Pandemic restrictions are like a board game

The last two years have been like a bad game of Snakes and Ladders. Do you remember that board game you played as a child? Sometimes the roll of the dice would take you to the base of a ladder and you would climb swiftly toward the goal at the top of the board. Other times you would land on a snake that slid you down, erasing your progress.
Living in a pandemic has been like that. Sometimes we surge ahead, feeling like we have this thing beaten down and then BOOM, we slip back into restrictions designed to save us from catastrophe.
I recall that some children would become frustrated with the Snakes and Ladders and get angry when they were losing the game. They might stomp their feet or shout and cry. They didn’t like this game and they weren’t going to play it anymore. This reminds me of the demonstrations we are seeing in Canada against public health measures. Some people are so frustrated with the climb and slide nature of pandemic restrictions that they have decided they no longer want to play the game. They are mad and they aren’t going to take it anymore.
I can empathize with feelings of anger and frustration, although I do not condone their actions.
I have been feeling frustrated and letdown too. I don’t like to have social events constantly put on hold.
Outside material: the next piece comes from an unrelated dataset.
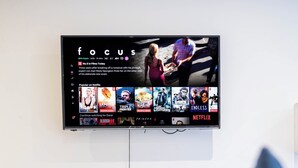 A television mounted on a wall displaying a Netflix interface with various shows and movies.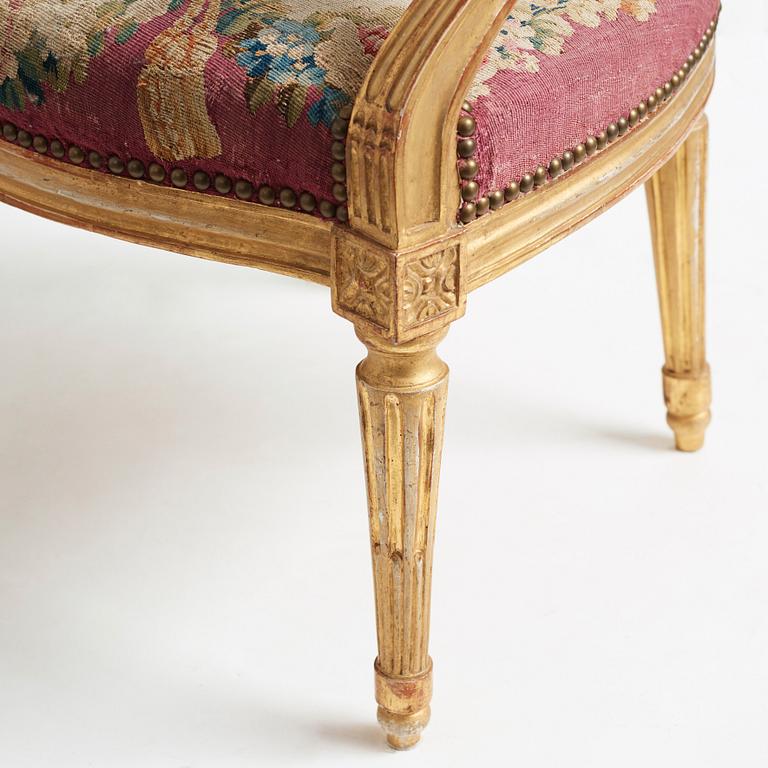 A set of four Louis XVI armchairs.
I want to hug my relatives without worrying about putting them into the ICU. I am tired of the constant changes the pandemic has imposed on my life.
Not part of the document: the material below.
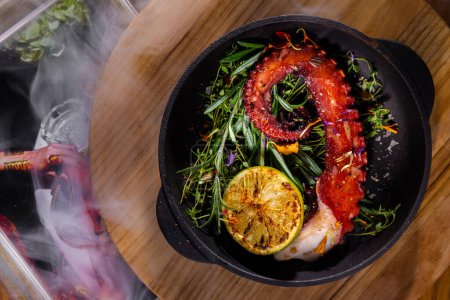 Photo for Fried octopus with thyme, rosemary, lemon, pea sprouts and flower petals in a frying pan that stands on a wooden stand with smoke and a photo frame on the background - Royalty Free Image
But just because I feel like I am losing at the game, I don’t want to overthrow it. The Canadian democratic process is far from perfect, but its the best thing we have going for us at the moment. Let’s not stomp away from the game table. Let’s learn to play the game better.
As a person of a certain age, I have quite enough change in my life without someone threatening to overthrow the system. I need the comfort of familiar processes. I have spent a lifetime learning to live with what I have. I know how to protest peacefully and I have done so many times, with good effect.
In a democracy the government is not our enemy because WE are the government. Each eligible voter has the power to change how we are governed. Between elections we have the right and the responsibility to inform our elected officials about our views and suggest solutions to perceived problems. Refusing to play the game is not constructive. Because we are fed up with Covid restrictions doesn’t mean we should immediately resort to “the nuclear option.” Working within the system is frustratingly slow but is ultimately more productive. Let’s find a way in which we can all win at the game.